## EXTRACT PROVIDED:
■ ■ ■ ■ ■ ■ ■

Wednesday 16 July 2008

White Flag.


The flags were flying at half mast outside Quaff Castle today as,at the11th Hour of the 16th Day of July..... Lord Roby became the first in a generation to join the proletariet by 'signing on'.There was almost a reprieve at 8:30 that very morning when the phone rang.It was the outcome of a job interview, the day before in Winsford,Cheshire.The message..."You have all the skills required,and obviously now your stuff....but you where a little nervous during the interview, so I'm going to think about it!" Just what do you have to do to satisfy these people? This knock-back was up there with a previous one that accused me of lacking 'sparkle'.I wasn't even applying for a job as the purveyor of Tinkerbelles pixie-dust pouch ; just one with the water board!
When this happens to me I start to get a tad paranoid.If there's no obvious reason for me not getting a job..What's the real reason? Being of scouse origin I am naturally thick skinned,because once we cross the city limits we are generally hated, mostly as a consequence of an over-zealous media.As Winston Churchill put it 'When one Englishman opens his mouth another one hates him' Or something to that effect.
Winsford you see was populated by refugee ,slum clearance, scousers in the late 60's and early 70's.This didn't go down too well with the local populace and for all I know these tensions still exist today.The problem is how do you prove it? You can't exactly pull the race card, even though it may be no different to any other type of discrimination.Are my suspicions correct? Will my potential employer really think about it?Is he asking his boys if they mind working with a scouser? Who knows....But somehow I think the opportunity has gone and I'll probably never really get to know why.So it's on to the next interview.....No Surrender!

1 comment:

Thud said...

Sparkilin water is a big seller lord roby so whats the big surprise?....a couple of glasses of vinogirls cabfranc before an interview should calm you right down.

■ ■ ■ ■ ■ ■ ■

## GIVEN DATA:
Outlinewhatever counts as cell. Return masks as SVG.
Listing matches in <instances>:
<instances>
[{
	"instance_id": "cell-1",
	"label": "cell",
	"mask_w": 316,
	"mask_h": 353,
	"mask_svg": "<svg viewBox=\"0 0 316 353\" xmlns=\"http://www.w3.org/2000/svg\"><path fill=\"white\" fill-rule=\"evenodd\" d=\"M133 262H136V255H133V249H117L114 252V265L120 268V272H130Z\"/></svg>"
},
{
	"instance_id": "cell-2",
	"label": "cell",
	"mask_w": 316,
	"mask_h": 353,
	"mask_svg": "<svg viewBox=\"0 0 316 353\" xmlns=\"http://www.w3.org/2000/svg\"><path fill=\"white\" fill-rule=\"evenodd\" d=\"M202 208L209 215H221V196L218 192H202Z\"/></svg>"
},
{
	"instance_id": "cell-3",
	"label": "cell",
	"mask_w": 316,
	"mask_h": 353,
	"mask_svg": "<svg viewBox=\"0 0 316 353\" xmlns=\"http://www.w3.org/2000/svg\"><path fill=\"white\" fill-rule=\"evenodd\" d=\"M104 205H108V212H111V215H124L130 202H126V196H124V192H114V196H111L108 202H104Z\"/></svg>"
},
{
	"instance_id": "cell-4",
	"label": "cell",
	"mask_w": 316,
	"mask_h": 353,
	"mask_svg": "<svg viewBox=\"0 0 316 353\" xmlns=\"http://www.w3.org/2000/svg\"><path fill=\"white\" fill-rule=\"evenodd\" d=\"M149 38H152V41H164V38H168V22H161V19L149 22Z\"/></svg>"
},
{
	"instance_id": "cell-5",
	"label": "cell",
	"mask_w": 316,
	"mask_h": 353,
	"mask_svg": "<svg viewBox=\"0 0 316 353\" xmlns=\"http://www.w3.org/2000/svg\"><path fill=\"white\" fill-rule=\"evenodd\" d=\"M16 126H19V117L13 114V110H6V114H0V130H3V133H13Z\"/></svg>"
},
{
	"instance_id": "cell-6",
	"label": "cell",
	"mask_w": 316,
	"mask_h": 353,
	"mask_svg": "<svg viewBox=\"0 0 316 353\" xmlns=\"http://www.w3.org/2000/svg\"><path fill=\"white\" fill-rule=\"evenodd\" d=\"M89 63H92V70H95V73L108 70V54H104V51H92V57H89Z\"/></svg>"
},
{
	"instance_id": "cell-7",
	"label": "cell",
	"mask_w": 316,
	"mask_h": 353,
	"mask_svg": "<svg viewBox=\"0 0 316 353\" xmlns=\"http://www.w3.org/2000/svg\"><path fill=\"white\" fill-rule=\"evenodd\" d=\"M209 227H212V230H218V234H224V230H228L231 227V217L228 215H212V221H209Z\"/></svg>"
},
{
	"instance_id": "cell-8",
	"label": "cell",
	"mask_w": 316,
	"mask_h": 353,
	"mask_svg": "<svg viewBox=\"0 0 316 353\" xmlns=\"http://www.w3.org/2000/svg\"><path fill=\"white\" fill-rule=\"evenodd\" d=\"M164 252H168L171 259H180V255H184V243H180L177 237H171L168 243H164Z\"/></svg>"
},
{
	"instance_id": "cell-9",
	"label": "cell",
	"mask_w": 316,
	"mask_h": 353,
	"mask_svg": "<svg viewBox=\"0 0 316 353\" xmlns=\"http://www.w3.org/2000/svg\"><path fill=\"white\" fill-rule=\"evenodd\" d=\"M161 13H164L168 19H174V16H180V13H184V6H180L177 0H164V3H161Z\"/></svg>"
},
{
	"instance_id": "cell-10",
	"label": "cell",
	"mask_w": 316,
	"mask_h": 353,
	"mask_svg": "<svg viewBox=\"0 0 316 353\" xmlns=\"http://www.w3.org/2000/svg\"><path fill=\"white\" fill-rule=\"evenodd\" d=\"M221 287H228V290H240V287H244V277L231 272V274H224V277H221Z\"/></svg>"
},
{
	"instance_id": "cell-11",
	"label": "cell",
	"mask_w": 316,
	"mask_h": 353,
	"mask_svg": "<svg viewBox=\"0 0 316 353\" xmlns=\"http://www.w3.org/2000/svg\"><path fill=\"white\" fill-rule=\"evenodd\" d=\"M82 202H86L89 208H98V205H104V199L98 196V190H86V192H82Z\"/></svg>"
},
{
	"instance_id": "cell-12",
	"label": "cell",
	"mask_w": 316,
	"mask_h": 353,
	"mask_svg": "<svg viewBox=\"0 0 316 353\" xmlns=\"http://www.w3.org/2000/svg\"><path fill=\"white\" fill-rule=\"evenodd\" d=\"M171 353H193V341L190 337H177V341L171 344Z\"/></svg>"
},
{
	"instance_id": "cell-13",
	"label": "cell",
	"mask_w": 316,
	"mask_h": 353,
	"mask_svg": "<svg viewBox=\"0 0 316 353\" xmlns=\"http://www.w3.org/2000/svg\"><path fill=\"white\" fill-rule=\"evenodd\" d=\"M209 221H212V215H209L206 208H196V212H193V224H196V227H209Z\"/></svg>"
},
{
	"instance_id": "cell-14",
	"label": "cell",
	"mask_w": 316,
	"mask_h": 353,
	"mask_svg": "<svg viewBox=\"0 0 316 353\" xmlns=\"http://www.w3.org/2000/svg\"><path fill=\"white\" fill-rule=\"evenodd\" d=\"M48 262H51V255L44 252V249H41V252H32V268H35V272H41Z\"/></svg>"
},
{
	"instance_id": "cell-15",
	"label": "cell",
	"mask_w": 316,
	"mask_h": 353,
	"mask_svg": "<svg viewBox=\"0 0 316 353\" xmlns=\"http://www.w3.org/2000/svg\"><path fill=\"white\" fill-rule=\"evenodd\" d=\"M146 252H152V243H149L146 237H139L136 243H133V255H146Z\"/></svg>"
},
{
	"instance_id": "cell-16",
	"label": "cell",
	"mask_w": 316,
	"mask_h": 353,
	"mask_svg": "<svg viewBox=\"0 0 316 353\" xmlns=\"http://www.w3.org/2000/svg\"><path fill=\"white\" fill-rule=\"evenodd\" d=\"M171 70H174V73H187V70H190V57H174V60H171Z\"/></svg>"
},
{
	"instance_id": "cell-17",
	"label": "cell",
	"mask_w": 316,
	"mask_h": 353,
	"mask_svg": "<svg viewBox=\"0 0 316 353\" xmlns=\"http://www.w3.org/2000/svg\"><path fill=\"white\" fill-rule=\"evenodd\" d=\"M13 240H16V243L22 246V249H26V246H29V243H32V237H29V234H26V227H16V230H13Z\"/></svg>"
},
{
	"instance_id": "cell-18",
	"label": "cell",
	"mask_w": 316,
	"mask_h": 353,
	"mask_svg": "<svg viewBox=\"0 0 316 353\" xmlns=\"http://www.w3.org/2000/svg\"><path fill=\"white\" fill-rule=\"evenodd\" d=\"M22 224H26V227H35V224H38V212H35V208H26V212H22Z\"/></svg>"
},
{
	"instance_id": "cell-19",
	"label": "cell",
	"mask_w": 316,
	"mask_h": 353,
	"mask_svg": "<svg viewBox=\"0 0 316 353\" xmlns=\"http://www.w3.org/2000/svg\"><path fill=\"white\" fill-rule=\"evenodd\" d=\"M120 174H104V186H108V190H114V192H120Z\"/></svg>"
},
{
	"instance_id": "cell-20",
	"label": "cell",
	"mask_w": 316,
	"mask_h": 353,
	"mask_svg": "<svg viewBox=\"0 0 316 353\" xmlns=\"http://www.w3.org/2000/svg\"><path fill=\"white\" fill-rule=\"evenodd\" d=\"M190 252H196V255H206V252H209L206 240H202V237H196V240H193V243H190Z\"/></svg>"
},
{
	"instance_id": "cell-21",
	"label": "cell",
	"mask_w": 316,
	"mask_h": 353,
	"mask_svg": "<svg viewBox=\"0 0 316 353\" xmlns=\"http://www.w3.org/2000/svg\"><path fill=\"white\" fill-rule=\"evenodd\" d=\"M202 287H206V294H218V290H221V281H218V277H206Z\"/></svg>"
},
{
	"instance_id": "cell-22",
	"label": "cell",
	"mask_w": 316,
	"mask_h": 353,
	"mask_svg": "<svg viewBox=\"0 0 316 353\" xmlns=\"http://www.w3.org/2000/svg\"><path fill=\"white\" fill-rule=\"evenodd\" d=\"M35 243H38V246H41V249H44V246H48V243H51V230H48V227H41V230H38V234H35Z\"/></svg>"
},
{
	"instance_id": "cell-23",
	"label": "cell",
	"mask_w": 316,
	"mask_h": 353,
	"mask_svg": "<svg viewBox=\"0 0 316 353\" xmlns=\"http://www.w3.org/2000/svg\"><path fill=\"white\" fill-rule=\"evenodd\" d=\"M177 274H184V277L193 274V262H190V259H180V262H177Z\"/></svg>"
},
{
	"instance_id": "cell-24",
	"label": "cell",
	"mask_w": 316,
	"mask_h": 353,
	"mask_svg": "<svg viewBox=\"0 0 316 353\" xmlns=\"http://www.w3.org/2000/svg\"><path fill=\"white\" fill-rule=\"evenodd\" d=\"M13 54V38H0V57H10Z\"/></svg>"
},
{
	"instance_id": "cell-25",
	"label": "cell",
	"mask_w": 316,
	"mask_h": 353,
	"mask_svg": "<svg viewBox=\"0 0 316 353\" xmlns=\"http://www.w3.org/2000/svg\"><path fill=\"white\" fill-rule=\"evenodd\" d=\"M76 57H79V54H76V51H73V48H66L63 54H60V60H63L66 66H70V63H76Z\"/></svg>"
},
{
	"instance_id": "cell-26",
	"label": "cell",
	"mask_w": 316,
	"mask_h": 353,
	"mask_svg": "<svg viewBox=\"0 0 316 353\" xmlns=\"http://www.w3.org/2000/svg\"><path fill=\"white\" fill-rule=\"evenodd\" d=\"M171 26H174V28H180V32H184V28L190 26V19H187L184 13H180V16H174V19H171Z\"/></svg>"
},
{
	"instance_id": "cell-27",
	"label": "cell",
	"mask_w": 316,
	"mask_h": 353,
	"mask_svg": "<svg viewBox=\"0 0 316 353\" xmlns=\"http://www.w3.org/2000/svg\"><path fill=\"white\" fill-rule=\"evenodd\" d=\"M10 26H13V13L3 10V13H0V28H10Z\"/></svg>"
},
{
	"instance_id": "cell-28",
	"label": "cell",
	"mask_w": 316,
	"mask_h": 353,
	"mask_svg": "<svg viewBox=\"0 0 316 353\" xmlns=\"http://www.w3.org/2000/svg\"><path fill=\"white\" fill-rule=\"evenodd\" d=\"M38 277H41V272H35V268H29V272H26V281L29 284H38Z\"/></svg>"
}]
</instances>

■ ■ ■ ■ ■ ■ ■

## WHAT YOU SHOULD DO:
From the blog post about the job interview, copy the stretch from "Sparkilin water is" through "you right down." word for word.

## COMPLETED EXERCISE:
Sparkilin water is a big seller lord roby so whats the big surprise?....a couple of glasses of vinogirls cabfranc before an interview should calm you right down.